Prices of the four commodity thermoplastics were flat or lower last month. Key driving factors include rapidly declining feedstock prices, lackluster domestic demand, sluggish exports, and suppliers’ mounting resin inventories. Further price erosion is projected for at least this month, particularly in the case of polyolefins and polystyrene, according to consultants from Resin Technology Inc. (RTi), Fort Worth, Tex. , and CEO Michael Greenberg of The Plastics Exchange in Chicago.
PE PRICES SLIPPING
Contract polyethylene prices were flat in April, following increases totaling 6¢/lb between February and March. However, price reductions of 4¢ to 6¢ were expected to be in place by the end of last month, according to both Mike Burns, v.p. of PE at RTi, and Greenberg of The Plastics Exchange. Further price drops were projected for June.
These developments were in step with lower PE spot prices, which dropped a total of 6¢/lb within a 30-day period, according to Greenberg. As key contributing factors he cites the lowest domestic demand in two years combined with the lowest export activity since January 2009.
In addition, PE plants were still operating at over 90% of capacity during April, with suppliers’ inventories accumulating 700 million lb so far this year, according to Greenberg.
Last, but not least, ethylene monomer prices have been dropping rapidly as planned maintenance outages came to a close last month, and further price reductions were expected. Spot ethylene prices for May delivery dropped from a high of 75¢/lb to 54.25¢/lb. Ethylene for third-quarter delivery last traded at around 51.5¢, with fourth-quarter material another 2-3¢ lower, according to Greenberg.
PP PRICES BOTTOMING OUT
Contract prices for both polypropylene resin and propylene monomer were flat in April, though spot PP continued to sell at heavy discounts. Both monomer prices and PP contract prices dropped by 10¢/lb in May.
A bit more price erosion is likely this month, after which prices will have bottomed out, according to Scott Newell, director of client services for PP at RTi.
PP demand in both March and April were very poor, with suppliers’ inventories continuing to grow by around 50 million lb. Says Newell, “This has been a weak market but we expect to see some rebound, most likely starting this month.” He also noted that planned cracker outages would come to completion by the end of May, so that monomer availability is expected to improve.

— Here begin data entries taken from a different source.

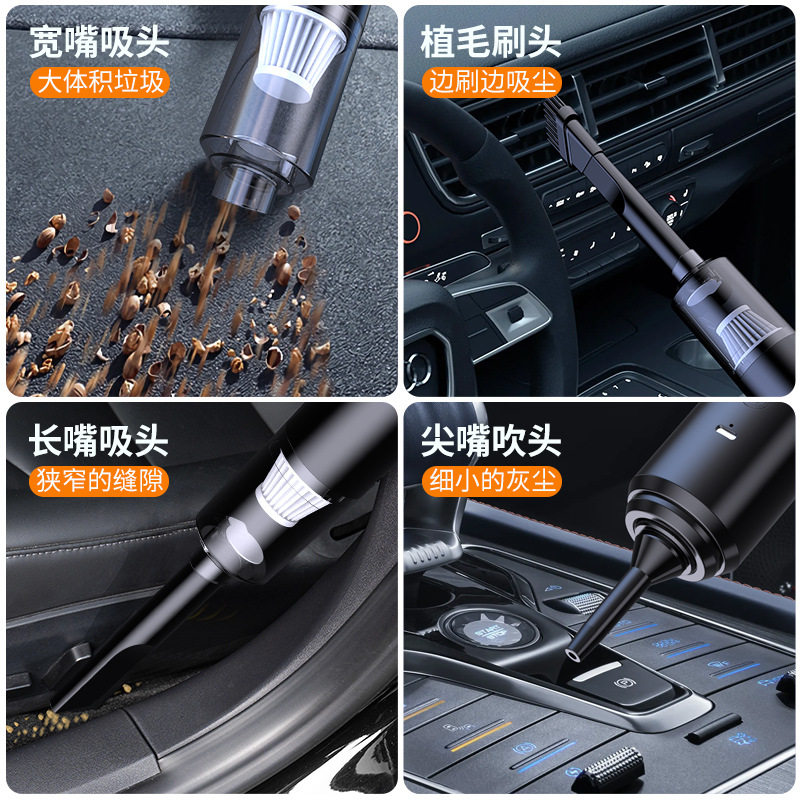 宽嘴吸头
大体积垃圾

植毛刷头
边刷边吸尘

长嘴吸头
狭窄的缝隙

尖嘴吹头
细小的灰尘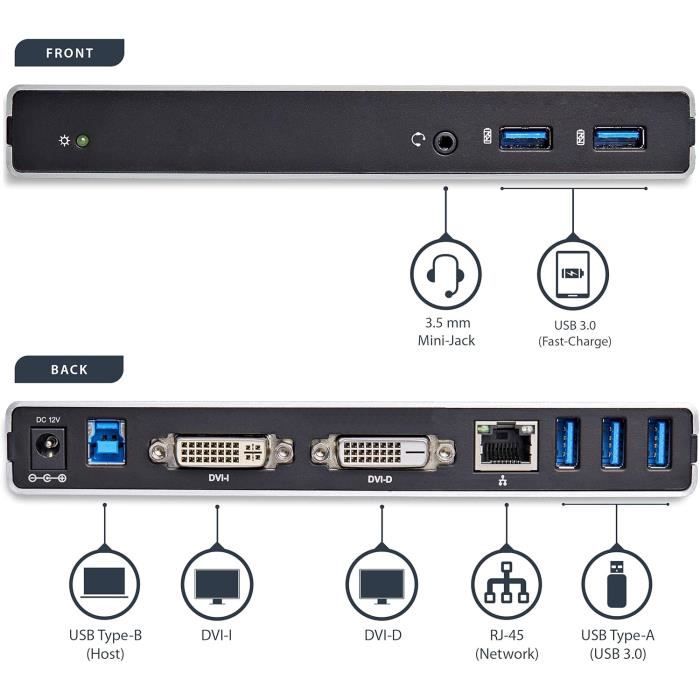 FRONT

3.5 mm
Mini-Jack

USB 3.0
(Fast-Charge)

BACK

DC 12V

DVI-I

DVI-D

USB Type-B
(Host)

DVI-I

DVI-D

RJ-45
(Network)

USB Type-A
(USB 3.0)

Greenberg of The Plastics Exchange sees the current PP market as oversupplied. He points out that even though monomer contract prices dropped by a dime to 67.5¢/lb, followed by PP contract prices, spot prices for both monomer and resin remained at a sharp discount to contract prices through mid-May.

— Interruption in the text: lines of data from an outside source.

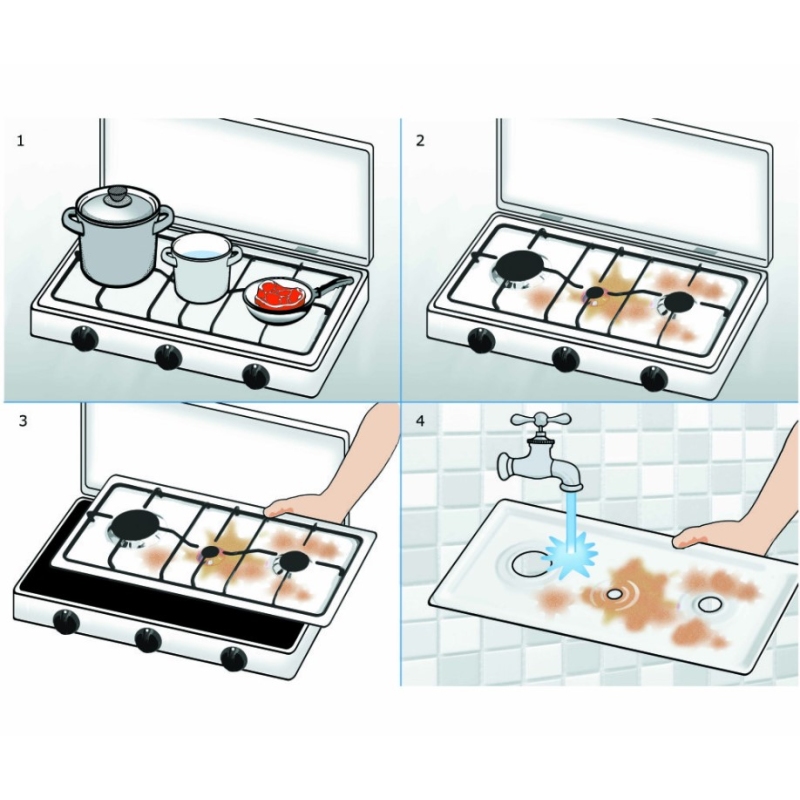 1

2

3

4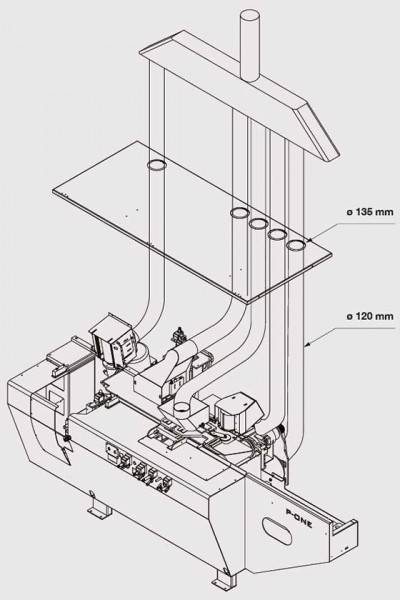 ø 135 mm

ø 120 mm

P-ONE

For example, spot monomer at mid-month traded in the low 50¢/lb range and spot PP was in the upper 60s. Another significant price reduction in both monomer and resin is likely this month, with the forward market flattening out after that, according to Greenberg.
PS PRICES MOVING SOUTH
Polystyrene prices peaked in early April and stayed there through last month. Price hikes for May 1 of 2¢/lb issued by Styrolution and Total and 4¢/lb by Americas Styrenics appeared to have no momentum by mid-month, as feedstock prices slumped. Based on this movement and weak demand, GPPS and HIPS prices are projected to drop this month.

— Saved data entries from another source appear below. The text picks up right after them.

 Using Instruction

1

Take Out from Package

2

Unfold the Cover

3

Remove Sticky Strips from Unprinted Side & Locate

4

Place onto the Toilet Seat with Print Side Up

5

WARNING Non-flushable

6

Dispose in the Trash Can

Spot benzene prices fell by more than 10¢/gal, spot ethylene prices dropped 25%. Both spot and contract styrene monomer prices remained relatively flat from February through May, despite weak demand. Spot feedstock prices were dropping, however, and are likely to continue that trajectory, which will ultimately bring down the cost of the monomer, according to Stacy Shelly, RTi’s director of business development for engineering resins, PS, and PVC.
Meanwhile, the average settlement for May butadiene contracts dropped 7¢/lb from April to $1.48/lb. Spot butadiene pricing has declined for six consecutive weeks.
Ditto for global butadiene prices, as demand is weak and inventories are ample. Shelly sees further reductions, noting: “The HIPS premium over GPPS should then begin to narrow.”
PVC PRICES FLAT TO DOWN
PVC resin prices were flat through April, as ethylene contract prices settled lower by 0.5¢/lb, and a further decline was expected for May by Mark Kallman, RTi director of client services for engineering resins and PVC.
PVC resin demand in 2012 has been steady, with domestic demand up and exports down. Domestic demand in January and February was spurred by the unusually warm winter and then flattened out by April.
Meanwhile, resin production rates, which had been throttled back to the low-to-mid 70% range earlier in the year, were moving back up.
April production rates were in the upper 80s, and suppliers’ inventories were building, according to Kallman. PVC pricing for now is expected to be flat to lower.